A Nomogram of Magnetic Resonance Imaging for Preoperative Assessment of Microvascular Invasion and Prognosis of Hepatocellular Carcinoma.

机构信息

First Clinical Medical School of Lanzhou University, Chengguan District, Donggangxi Road No. 1, Lanzhou, 730000, China.

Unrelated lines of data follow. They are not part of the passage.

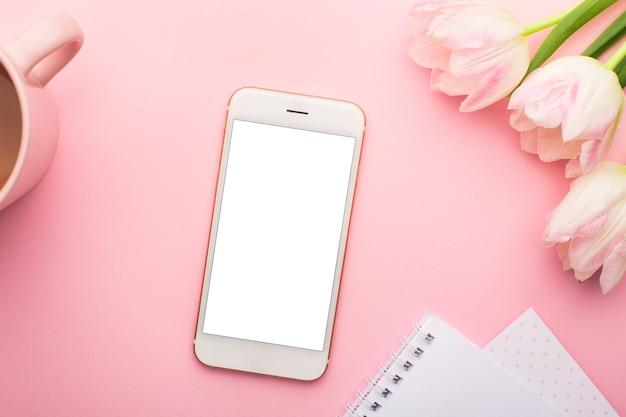 휴대 전화, 노트북 및 봄 꽃 핑크 튤립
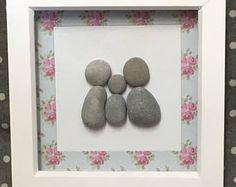Familia, arte de piedra, enmarcado OOAK, arte de la pared, cuadro, decoración de casa rústica, regalos únicos, regalo familiar, piedra, playa, regalo para mamá, Foto.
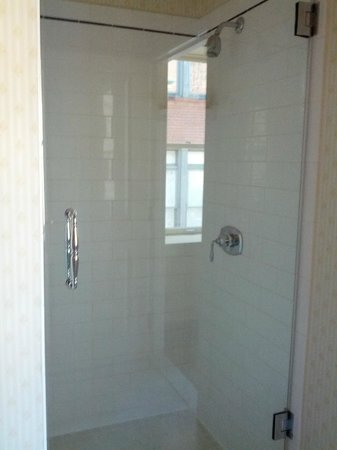 Hotel Providence : Large Shower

Department of Radiology, First Hospital of Lanzhou University, Chengguan District, Donggangxi Road No. 1, Lanzhou, 730000, China.

出版信息

Dig Dis Sci. 2023 Dec;68(12):4521-4535. doi: 10.1007/s10620-023-08022-z. Epub 2023 Oct 4.

Abstract

BACKGROUND

Microvascular invasion (MVI) is a predictor of recurrence and overall survival in hepatocellular carcinoma (HCC), the preoperative diagnosis of MVI through noninvasive methods play an important role in clinical treatment.

AIMS

To investigate the effectiveness of radiomics features in evaluating MVI in HCC before surgery.

METHODS

We included 190 patients who had undergone contrast-enhanced MRI and curative resection for HCC between September 2015 and November 2021 from two independent institutions. In the training cohort of 117 patients, MVI-related radiomics models based on multiple sequences and multiple regions from MRI were constructed. An independent cohort of 73 patients was used to validate the proposed models. A final Clinical-Imaging-Radiomics nomogram for preoperatively predicting MVI in HCC patients was generated. Recurrence-free survival was analyzed using the log-rank test.

RESULTS

For tumor-extracted features, the performance of signatures in fat-suppressed T1-weighted images and hepatobiliary phase was superior to that of other sequences in a single-sequence model. The radiomics signatures demonstrated better discriminatory ability than that of the Clinical-Imaging model for MVI. The nomogram incorporating clinical, imaging and radiomics signature showed excellent predictive ability and achieved well-fitted calibration curves, outperforming both the Radiomics and Clinical-Radiomics models in the training and validation cohorts.

CONCLUSIONS

The Clinical-Imaging-Radiomics nomogram model of multiple regions and multiple sequences based on serum alpha-fetoprotein, three MRI characteristics, and 12 radiomics signatures achieved good performance for predicting MVI in HCC patients, which may help clinicians select optimal treatment strategies to improve subsequent clinical outcomes.

摘要

背景

微血管侵犯(MVI)是肝细胞癌(HCC)复发和总生存的预测因子,通过非侵入性方法术前诊断 MVI 在临床治疗中具有重要作用。

目的

探讨影像组学特征在术前评估 HCC 中 MVI 的有效性。

方法

我们纳入了 2015 年 9 月至 2021 年 11 月期间来自两个独立机构的 190 名接受过增强 MRI 和根治性切除术治疗 HCC 的患者。在 117 名患者的训练队列中,构建了基于 MRI 多序列和多区域的与 MVI 相关的影像组学模型。使用 73 名患者的独立队列验证所提出的模型。生成用于预测 HCC 患者术前 MVI 的临床-影像-影像组学列线图。使用对数秩检验分析无复发生存率。

结果

对于肿瘤提取特征,在单序列模型中,脂肪抑制 T1 加权图像和肝胆期特征的特征性能优于其他序列。影像组学特征在 MVI 方面的鉴别能力优于临床-影像模型。纳入临床、影像和影像组学特征的列线图模型在训练和验证队列中均表现出优异的预测能力,实现了拟合良好的校准曲线,优于影像组学和临床-影像组学模型。

结论

基于血清甲胎蛋白、三种 MRI 特征和 12 个影像组学特征的多区域和多序列的临床-影像-影像组学列线图模型在预测 HCC 患者的 MVI 方面表现出良好的性能,这可能有助于临床医生选择最佳治疗策略,以改善后续临床结果。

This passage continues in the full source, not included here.